- Activity A:
Using the density grid excerpt below, decide whether each statement agrees with it. Answer yes or no for each, and quote the words of the text that settle it.
(i) The density grid uses a spacing of 2,500 m in both dimensions.
(ii) The simulation will use the exact densities in the grid to set how many animals are generated.
(iii) Hotspots are placed largely by trial and error.
- Activity B:
Answer these questions from the density grid excerpt below.
(i) In what unit must all measurement values be provided?
(ii) What total population size is the simulation based on?
(iii) What will the individual-level covariate indicate?
- Activity C:
Rewrite the paragraph of the density grid excerpt below that begins "At this point, we will also create" more briefly, and keep its main facts.

- Excerpt provided:

+--

We can now create a density grid with a spacing of 2,500m in both dimensions and add two hotspots to simulate a potentially realistic distribution of animals which prefer to stick closely to the coast. Adding hotspots is largely done by trial and error once we know the range of the x-y coordinate values. Again all measurement values must be provided in metres. As we will later use a fixed population size in the simulations, we do not need to worry about the exact values we provide in the density grid only how they relate to one another. For example, an area with a density cell with a value twice that of another density cell will, on average, end up with twice as many animals when the population is generated.

# Make a density grid with values of 1 across the region
my.density <- make.density(region = region, 
                           x.space = 2500, 
                           y.space = 2500, 
                           constant = 1)

# Add a hotspot at coordinates (0, 1900000)
my.density <- add.hotspot(my.density, 
                          centre = c(0, 1900000), 
                          sigma = 70000, 
                          amplitude = 10)

# Add a hotspot at coordinates (80000, 210000)
my.density <- add.hotspot(my.density, 
                          centre = c(80000, 2100000), 
                          sigma = 100000, 
                          amplitude = 5)

# Plot this example density surface
plot(my.density, region)

Population size

We will base our simulation on a total population size of 2,500 animals. As the make.population command requires us to specify how many individuals per stratum, we will have to calculate this using the density summary.

# View the density summary
summary(my.density)
      strata             area       ave.N    ave.D
1      North 4176461143 [m^2]  8731625315 2.090676
2         NW 8180996497 [m^2] 25656220203 3.136075
3 West Upper 6316380968 [m^2] 17438152704 2.760782
4 West Lower 8188111047 [m^2] 41315196625 5.045754
5         SW 2654685511 [m^2] 13585880563 5.117699
6      South 9291229356 [m^2] 48534037861 5.223640

We can see from the table that if we used the exact densities in the density grid we would generate a lot of animals (see ave.N column)! However, as mentioned above, the simulation will only use this density surface as a guide to relative density across the region. Therefore, we will use these value to decide how many animals to allocate to each strata by scaling them.

# Extract average N values
ave.N.vals <- summary(my.density)@summary$ave.N
# Scale average N vals to sum to 2500
N.per.stratum <-  round(2500*ave.N.vals/sum(ave.N.vals))

# View the allocation per stratum
N.per.stratum
[1] 141 413 281 665 219 781
# Check the total sums to 2500 (sometimes rounding may cause slight variation)
sum(N.per.stratum)
[1] 2500

At this point, we will also create an individual level covariate to indicate whether the animals are in the northern group of strata or the southern group of strata. We will do this to enable us to later model any differences in detectability between the northern and southern sub populations. Ignoring any differences would not only lead bias in our estimates of abundance for the northern and southern strata but also in our total estimates due to the non-uniform coverage design.

# Create the population description
covs <- list()
# Adds a strata group entry allocating "North" to all animals in the
# North, NW and West Upper strata and allocating "South" to all animals
# in the West Lower, SW and South strata.

+--

- Dataset section:
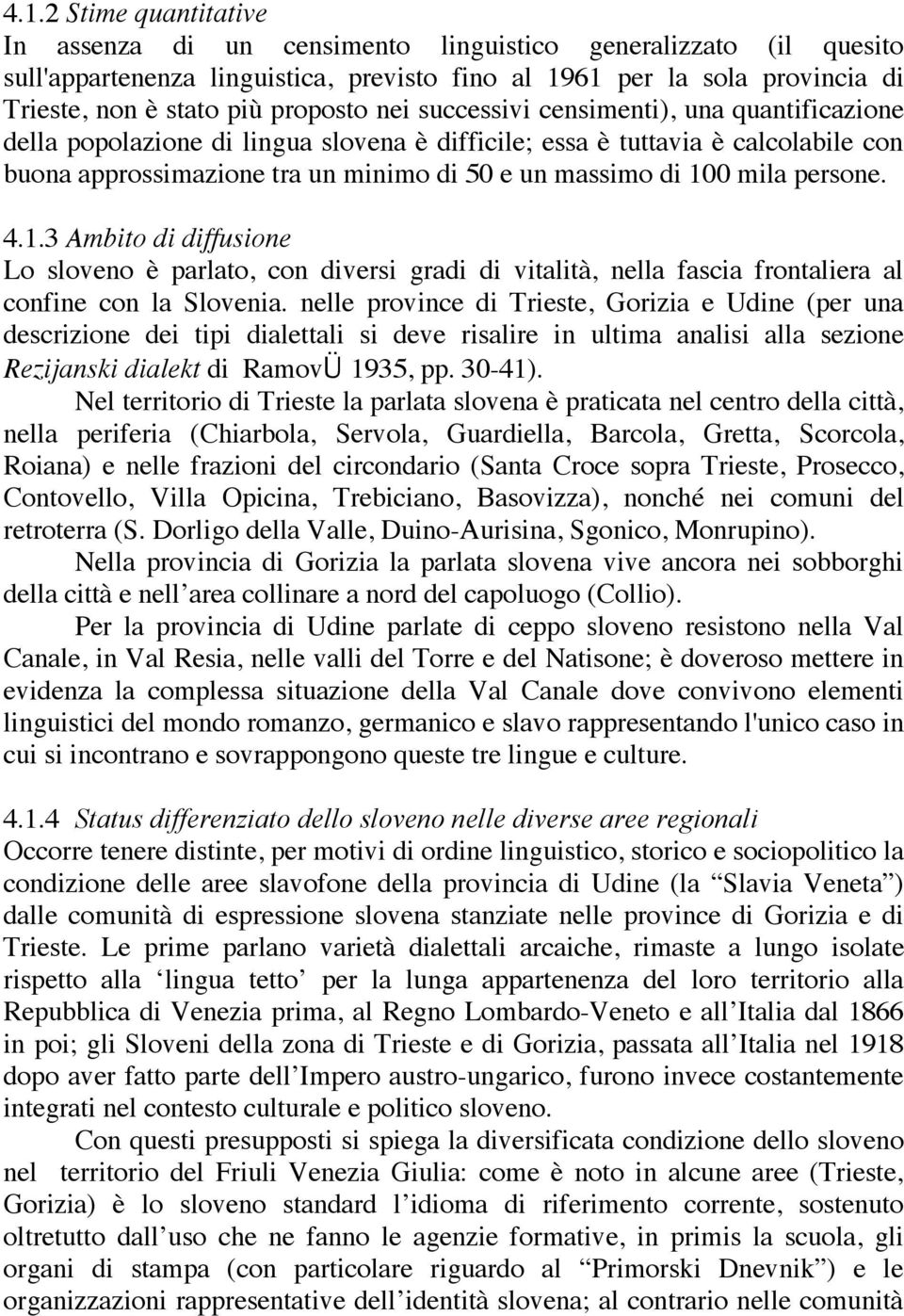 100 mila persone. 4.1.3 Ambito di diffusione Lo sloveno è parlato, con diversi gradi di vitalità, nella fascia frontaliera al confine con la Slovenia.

+--

- Exercise solution A:
(i) Yes: "a density grid with a spacing of 2,500m in both dimensions"
(ii) No: "the simulation will only use this density surface as a guide to relative density across the region"
(iii) Yes: "Adding hotspots is largely done by trial and error once we know the range of the x-y coordinate values"

- Exercise solution B:
(i) Metres.
(ii) 2,500 animals.
(iii) It will indicate whether the animals are in the northern group of strata or the southern group of strata.

- Exercise solution C:
An individual-level covariate will be created to show whether each animal is in the northern or the southern group of strata. This makes it possible to model differences in detectability between the northern and southern subpopulations later. Ignoring these differences would bias the abundance estimates for the northern and southern strata. Because the coverage design is non-uniform, it would also bias the total estimates.